O secretário executivo do MME, Paulo Pedrosa, explicou que vai rever todo o processo de venda de controle da empresa. A principal preocupação é com a necessidade de investimentos da Celg, que é muito elevada, num momento em que nem a Eletrobrás nem o governo goiano, donos da empresa, possuem caixa para realizá-los.

“A combinação de preço e risco não estava adequada para a Celg. Vamos atuar nas duas vertentes”, afirmou. “Se nossa visão é de respeito ao mercado, temos de receber com humildade esse resultado, entender que o processo não estava interessante para os investidores e voltar para a prancheta.”

A secretária de Fazenda de Goiás, Ana Carla Abrão, reiterou ter confiança na empresa. “Vamos sentar e redefinir as condições do leilão”, disse a secretária. Na avaliação dela, além do preço alto, o momento político, às vésperas do impeachment, não contribuiu para a privatização da empresa.

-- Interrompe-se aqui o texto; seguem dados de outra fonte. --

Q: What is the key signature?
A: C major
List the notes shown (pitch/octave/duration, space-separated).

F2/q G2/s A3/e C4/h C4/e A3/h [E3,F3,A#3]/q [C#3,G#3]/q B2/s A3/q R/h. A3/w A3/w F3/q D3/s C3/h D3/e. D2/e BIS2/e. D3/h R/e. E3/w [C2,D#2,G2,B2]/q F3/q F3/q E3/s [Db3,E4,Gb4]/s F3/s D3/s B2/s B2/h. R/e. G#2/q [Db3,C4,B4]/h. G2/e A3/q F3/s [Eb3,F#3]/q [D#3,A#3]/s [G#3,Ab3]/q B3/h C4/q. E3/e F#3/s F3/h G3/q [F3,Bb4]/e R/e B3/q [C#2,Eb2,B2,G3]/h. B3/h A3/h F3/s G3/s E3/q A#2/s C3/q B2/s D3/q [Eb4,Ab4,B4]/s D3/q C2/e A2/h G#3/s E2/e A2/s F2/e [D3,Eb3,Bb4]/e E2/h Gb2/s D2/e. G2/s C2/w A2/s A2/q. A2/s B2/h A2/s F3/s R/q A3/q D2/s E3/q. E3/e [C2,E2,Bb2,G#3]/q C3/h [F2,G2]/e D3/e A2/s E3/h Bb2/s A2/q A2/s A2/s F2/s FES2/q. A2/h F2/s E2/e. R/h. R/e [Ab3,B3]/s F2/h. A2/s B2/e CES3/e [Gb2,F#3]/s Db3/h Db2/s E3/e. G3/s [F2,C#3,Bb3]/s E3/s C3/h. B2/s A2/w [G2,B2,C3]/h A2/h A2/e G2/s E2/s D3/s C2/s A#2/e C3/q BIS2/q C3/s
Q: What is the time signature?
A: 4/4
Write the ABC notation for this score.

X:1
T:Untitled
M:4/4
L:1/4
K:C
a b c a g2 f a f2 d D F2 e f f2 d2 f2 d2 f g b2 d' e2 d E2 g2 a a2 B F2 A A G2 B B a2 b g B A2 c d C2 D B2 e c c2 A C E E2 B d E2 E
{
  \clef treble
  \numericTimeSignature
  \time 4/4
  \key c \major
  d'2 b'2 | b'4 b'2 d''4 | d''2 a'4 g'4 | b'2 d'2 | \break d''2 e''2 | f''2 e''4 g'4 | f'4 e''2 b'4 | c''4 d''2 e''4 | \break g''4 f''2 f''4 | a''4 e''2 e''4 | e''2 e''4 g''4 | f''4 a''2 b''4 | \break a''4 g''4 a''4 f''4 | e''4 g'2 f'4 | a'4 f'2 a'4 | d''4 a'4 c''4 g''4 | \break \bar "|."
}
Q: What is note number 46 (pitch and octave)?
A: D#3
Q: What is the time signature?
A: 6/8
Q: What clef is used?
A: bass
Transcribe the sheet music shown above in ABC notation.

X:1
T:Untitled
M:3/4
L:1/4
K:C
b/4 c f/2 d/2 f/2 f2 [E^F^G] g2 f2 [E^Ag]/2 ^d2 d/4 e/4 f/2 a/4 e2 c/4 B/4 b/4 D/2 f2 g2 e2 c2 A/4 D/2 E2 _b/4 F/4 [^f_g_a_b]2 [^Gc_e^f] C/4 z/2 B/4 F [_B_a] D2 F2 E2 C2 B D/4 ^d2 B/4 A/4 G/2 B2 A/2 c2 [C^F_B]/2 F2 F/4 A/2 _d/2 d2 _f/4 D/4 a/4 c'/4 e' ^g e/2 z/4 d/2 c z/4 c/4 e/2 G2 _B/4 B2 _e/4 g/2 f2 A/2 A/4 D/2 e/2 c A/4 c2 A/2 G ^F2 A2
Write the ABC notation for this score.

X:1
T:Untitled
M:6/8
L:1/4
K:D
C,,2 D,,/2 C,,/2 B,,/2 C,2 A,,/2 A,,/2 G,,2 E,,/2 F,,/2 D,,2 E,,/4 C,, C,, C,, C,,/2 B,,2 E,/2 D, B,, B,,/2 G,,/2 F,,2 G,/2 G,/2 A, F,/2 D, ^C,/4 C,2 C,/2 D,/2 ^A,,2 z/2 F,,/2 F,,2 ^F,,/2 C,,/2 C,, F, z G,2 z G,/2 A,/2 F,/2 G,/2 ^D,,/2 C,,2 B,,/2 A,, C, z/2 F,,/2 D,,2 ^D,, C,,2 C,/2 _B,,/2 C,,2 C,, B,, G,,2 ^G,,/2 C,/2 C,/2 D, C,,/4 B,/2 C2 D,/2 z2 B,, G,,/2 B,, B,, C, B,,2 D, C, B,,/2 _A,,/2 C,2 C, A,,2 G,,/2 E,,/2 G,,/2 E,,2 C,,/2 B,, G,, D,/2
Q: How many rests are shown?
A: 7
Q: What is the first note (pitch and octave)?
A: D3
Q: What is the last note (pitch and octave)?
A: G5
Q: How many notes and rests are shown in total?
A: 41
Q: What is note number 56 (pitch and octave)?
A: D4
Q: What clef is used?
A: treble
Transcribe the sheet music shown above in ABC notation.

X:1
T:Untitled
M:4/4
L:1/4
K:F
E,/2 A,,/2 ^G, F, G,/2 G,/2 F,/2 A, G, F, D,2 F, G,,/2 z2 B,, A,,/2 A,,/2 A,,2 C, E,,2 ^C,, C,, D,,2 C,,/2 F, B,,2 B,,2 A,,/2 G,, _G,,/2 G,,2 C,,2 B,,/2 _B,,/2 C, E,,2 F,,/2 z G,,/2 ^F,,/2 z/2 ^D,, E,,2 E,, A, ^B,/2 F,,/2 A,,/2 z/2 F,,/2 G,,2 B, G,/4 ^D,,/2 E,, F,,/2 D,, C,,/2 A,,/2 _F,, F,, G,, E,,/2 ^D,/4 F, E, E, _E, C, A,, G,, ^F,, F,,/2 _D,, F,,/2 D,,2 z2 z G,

Esperança. Nos bastidores, integrantes do governo admitiram que o resultado era esperado. O preço mínimo da empresa, de R$ 2,8 bilhões, já havia sido considerado muito elevado pelo mercado e pelos potenciais interessados. Ainda assim, havia uma esperança de que os investidores depositassem as garantias na última hora, o que acabou não acontecendo. Na segunda-feira, o ministro de Minas e Energia, Fernando Coelho Filho, ainda mantinha um discurso otimista sobre o leilão.

Para a senadora Lúcia Vânia (PSB-GO), é preciso esperar um momento econômico mais favorável para a venda. “A Celg demanda um alto nível de investimentos, que eu acho que é o que mais assusta, pois isso precisa ser feito num cenário de redução de crédito, em que os bancos não querem fazer financiamentos.” 

3 Perguntas para Nivalde Castro, professor da UFRJ

1. Por que ninguém apresentou proposta pela Celg?

Por causa do preço mínimo. O alvo desse valor era a State Grid. A empresa chinesa normalmente paga caro para entrar em mercados para aumentar sua participação numa área. O problema é que a companhia acabou de comprar a CPFL (e ainda vai fazer oferta pelas ações dos demais acionistas). Para os demais interessados, o preço estava alto demais. A possibilidade de ganho do investimento, mais o que precisava pôr para organizar a empresa, não era suficiente para o retorno desejado.

2. Foi uma derrota para o governo?

Não considero um fracasso. Foi um preço calculado de uma maneira errada, que veio lá de trás, ainda do governo Dilma (Rousseff). Agora é só fazer os ajustes necessários. Isso obriga o governo e a Eletrobrás a calibrar, a ter uma visão melhor do mercado e por um preço mais justo.

3. É um ativo bom?

Sim. É um mercado que cresce muito e o nível de renda é melhor. Não tem perda não técnica (roubo) alta.